The travel advisories generally asked their respective citizens to be aware of some danger in parts of the Philippines and to refrain from visiting those areas, if possible.
Australia, for example, includes warnings against landslides and typhoons and the possibility of being stranded in places because of inadequate inter-island transportation during the monsoon season.
DFA spokesperson Eduardo J. Malaya said the four embassies were responding to an earlier note verbale DFA had sent them separately in which it sought clarification on their travel advisories that were interpreted and reported by the press as tending to be alarmist.
Malaya said that the note verbale “reiterated the request for an expedited sharing of any information on possible terrorist threat.”

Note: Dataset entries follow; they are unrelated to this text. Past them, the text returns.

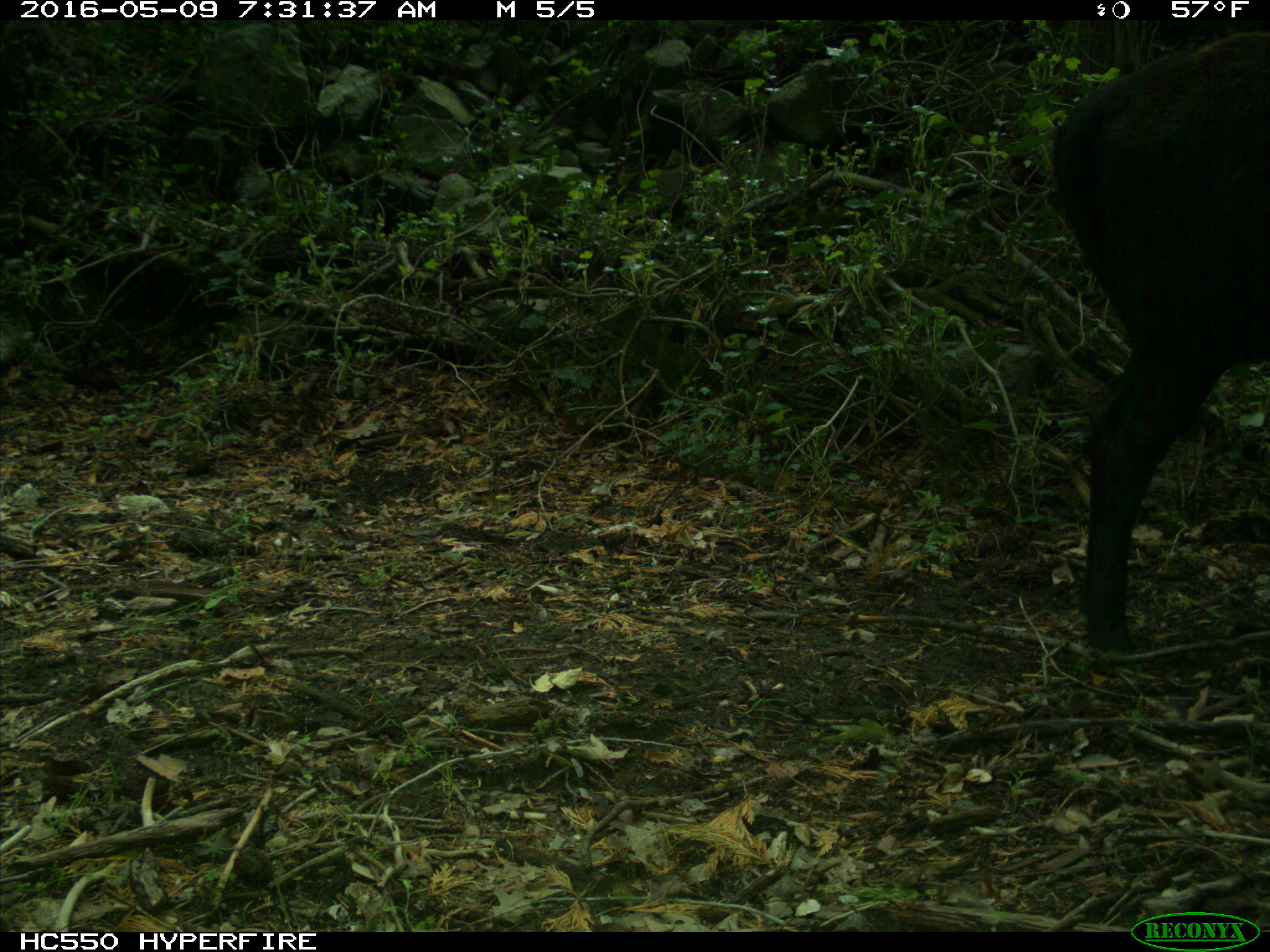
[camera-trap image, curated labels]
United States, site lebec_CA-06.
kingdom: Animalia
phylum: Chordata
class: Mammalia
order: Artiodactyla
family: Bovidae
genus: Bos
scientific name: Bos taurus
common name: domestic cow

“The central challenge is to give all the information necessary to protect the public and at the same time try not to frighten people unreasonably,” Malaya said on Sunday, at the height of the news uproar.
“Filipinos can go about their business normally, with the knowledge that our police and security agencies are hard at work,” he added.
The DFA also wrote to the French and Canadian embassies about their own travel advisories but both have apparently not yet responded as of press time.